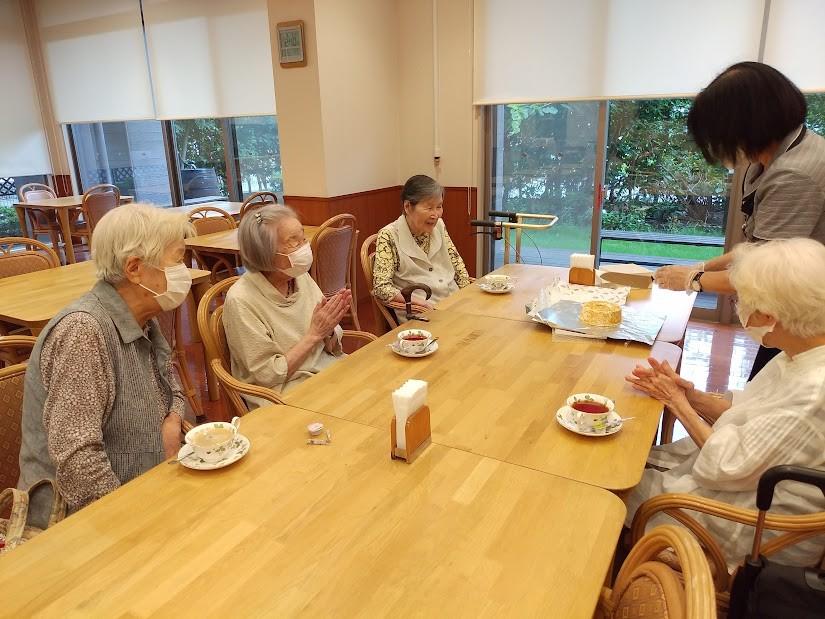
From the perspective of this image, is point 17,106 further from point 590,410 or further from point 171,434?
point 590,410

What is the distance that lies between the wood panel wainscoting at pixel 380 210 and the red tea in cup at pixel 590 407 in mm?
3492

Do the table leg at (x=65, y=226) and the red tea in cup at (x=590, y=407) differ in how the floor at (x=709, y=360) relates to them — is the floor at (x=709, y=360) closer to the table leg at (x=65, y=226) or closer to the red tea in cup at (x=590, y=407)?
the red tea in cup at (x=590, y=407)

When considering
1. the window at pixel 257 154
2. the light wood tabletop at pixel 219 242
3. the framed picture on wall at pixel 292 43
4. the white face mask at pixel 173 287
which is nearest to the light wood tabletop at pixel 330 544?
the white face mask at pixel 173 287

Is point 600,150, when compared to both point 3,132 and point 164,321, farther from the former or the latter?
point 3,132

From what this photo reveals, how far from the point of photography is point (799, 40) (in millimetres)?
3734

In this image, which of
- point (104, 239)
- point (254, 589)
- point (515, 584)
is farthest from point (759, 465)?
point (104, 239)

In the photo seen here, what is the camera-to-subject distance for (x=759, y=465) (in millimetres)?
1211

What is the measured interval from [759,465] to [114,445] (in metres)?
1.50

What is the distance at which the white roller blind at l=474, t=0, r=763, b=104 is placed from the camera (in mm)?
3934

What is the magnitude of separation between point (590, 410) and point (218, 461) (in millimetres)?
896

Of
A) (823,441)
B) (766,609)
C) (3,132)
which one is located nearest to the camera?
(766,609)

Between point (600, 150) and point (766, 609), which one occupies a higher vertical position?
point (600, 150)

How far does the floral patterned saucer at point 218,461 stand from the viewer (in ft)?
4.12

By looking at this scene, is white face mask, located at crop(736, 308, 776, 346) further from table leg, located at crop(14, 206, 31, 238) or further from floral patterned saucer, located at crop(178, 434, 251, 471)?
table leg, located at crop(14, 206, 31, 238)
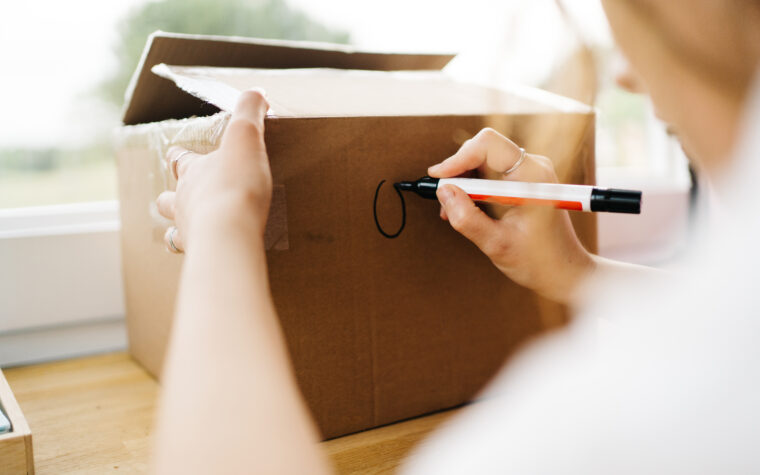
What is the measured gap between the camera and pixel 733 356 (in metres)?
0.29

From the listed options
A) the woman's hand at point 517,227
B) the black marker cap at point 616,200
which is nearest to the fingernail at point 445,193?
the woman's hand at point 517,227

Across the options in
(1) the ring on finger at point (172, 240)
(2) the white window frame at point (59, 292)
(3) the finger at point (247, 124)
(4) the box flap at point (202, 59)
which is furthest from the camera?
(2) the white window frame at point (59, 292)

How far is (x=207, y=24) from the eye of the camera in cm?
95

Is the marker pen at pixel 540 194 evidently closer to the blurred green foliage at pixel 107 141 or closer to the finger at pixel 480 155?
the finger at pixel 480 155

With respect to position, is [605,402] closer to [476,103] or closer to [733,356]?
[733,356]

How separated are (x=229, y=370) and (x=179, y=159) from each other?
0.25m

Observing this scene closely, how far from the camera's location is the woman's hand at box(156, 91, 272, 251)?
34cm

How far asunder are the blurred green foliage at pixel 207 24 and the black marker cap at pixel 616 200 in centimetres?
66

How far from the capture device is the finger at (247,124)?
1.28 ft

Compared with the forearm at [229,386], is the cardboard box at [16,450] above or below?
below

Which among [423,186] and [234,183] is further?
[423,186]

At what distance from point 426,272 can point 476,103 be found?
0.58 feet

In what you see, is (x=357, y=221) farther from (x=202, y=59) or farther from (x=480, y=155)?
(x=202, y=59)

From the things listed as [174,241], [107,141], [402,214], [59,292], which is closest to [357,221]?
[402,214]
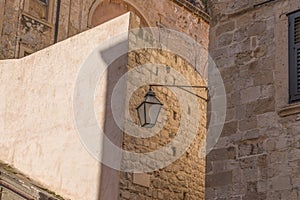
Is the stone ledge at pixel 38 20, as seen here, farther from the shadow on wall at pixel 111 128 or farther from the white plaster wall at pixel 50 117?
the shadow on wall at pixel 111 128

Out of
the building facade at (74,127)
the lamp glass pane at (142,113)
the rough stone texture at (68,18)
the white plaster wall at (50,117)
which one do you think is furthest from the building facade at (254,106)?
the rough stone texture at (68,18)

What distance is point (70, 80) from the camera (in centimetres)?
1173

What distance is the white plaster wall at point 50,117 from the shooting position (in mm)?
10898

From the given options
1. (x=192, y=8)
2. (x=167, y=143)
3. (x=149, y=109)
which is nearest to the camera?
(x=149, y=109)

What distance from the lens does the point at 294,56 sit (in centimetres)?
810

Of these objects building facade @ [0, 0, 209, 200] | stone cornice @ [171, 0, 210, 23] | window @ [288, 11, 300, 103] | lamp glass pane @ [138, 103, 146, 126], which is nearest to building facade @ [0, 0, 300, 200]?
window @ [288, 11, 300, 103]

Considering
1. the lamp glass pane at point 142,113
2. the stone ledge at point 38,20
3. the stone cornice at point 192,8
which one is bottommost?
the lamp glass pane at point 142,113

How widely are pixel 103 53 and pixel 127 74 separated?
76 centimetres

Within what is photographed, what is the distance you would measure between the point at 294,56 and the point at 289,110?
73 cm

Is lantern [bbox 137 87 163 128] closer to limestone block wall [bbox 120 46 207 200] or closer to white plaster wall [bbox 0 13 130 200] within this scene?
limestone block wall [bbox 120 46 207 200]

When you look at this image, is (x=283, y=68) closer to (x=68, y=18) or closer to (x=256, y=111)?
(x=256, y=111)

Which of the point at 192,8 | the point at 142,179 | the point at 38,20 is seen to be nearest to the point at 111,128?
the point at 142,179

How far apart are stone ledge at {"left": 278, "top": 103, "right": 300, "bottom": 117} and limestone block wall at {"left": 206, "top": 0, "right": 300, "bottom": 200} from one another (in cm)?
1

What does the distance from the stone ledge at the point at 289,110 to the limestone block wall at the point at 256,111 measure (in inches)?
0.5
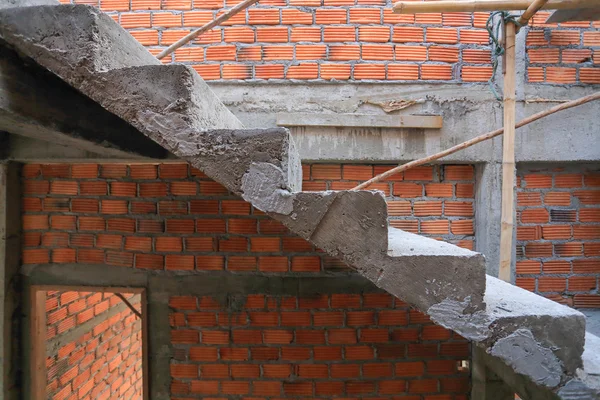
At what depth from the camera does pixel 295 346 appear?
2.51 metres

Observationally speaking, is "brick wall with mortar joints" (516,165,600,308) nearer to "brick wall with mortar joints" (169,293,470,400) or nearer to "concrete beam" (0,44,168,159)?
"brick wall with mortar joints" (169,293,470,400)

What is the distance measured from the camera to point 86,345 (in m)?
3.29

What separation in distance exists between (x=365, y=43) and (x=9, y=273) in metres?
3.19

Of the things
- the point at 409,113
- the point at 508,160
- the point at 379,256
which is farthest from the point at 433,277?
the point at 409,113

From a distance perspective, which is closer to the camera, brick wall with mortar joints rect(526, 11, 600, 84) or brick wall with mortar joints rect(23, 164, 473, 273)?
brick wall with mortar joints rect(526, 11, 600, 84)

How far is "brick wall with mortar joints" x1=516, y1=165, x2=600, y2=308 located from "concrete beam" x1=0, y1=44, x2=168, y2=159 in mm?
2736

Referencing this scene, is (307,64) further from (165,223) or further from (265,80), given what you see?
(165,223)

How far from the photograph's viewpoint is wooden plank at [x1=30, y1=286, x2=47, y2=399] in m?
2.60

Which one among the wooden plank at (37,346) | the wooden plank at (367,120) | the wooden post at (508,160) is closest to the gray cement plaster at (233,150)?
the wooden post at (508,160)

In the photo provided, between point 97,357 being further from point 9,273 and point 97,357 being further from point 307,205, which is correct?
point 307,205

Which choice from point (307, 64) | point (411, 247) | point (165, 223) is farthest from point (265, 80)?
point (411, 247)

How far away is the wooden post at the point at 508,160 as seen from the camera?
1986 mm

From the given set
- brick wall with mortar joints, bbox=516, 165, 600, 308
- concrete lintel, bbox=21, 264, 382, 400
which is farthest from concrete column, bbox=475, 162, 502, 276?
concrete lintel, bbox=21, 264, 382, 400

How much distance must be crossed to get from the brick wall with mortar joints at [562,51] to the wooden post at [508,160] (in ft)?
1.64
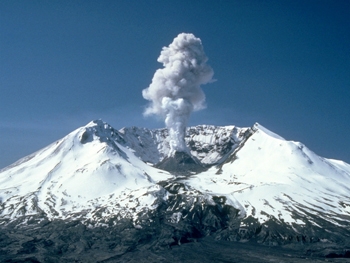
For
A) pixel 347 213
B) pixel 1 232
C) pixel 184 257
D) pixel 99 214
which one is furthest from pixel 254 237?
pixel 1 232

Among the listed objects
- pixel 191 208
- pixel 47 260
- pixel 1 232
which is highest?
pixel 191 208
□ □ □ □ □
→ WHAT TO DO
Output nothing but the lines from the line with "y2=159 in mm?" through the last line of the material above, please, word for word and without the pictures.

→ SOLUTION TO THIS PROBLEM
How far is "brick wall with mortar joints" x1=516, y1=165, x2=600, y2=308 located from "concrete beam" x1=0, y1=44, x2=168, y2=159 in mm?
2736

Referencing this scene, is (307,64) further from (165,223) or further from (265,80), given what you see?
(165,223)

How far from the photograph's viewpoint is wooden plank at [x1=30, y1=286, x2=47, y2=399] in m?
2.60

Which one among the wooden plank at (37,346) | the wooden plank at (367,120) | the wooden post at (508,160) is closest to the gray cement plaster at (233,150)?
the wooden post at (508,160)

In the photo provided, between point 97,357 being further from point 9,273 and point 97,357 being further from point 307,205, which is correct?
point 307,205

Which choice from point (307, 64) | point (411, 247) | point (165, 223) is farthest from point (265, 80)?
point (411, 247)

How far away is the wooden post at the point at 508,160 as seen from the camera?
1986 mm

From the given set
- brick wall with mortar joints, bbox=516, 165, 600, 308
- concrete lintel, bbox=21, 264, 382, 400
which is farthest from concrete column, bbox=475, 162, 502, 276?
concrete lintel, bbox=21, 264, 382, 400

How much distance must be crossed to get from the brick wall with mortar joints at [562,51] to the wooden post at [508,160] (in ft)?
1.64
For
A) pixel 347 213
B) pixel 1 232
C) pixel 184 257
D) pixel 99 214
which one is furthest from pixel 254 237?
pixel 1 232

Among the listed objects
- pixel 191 208
- pixel 47 260
- pixel 1 232
which is highest?
pixel 191 208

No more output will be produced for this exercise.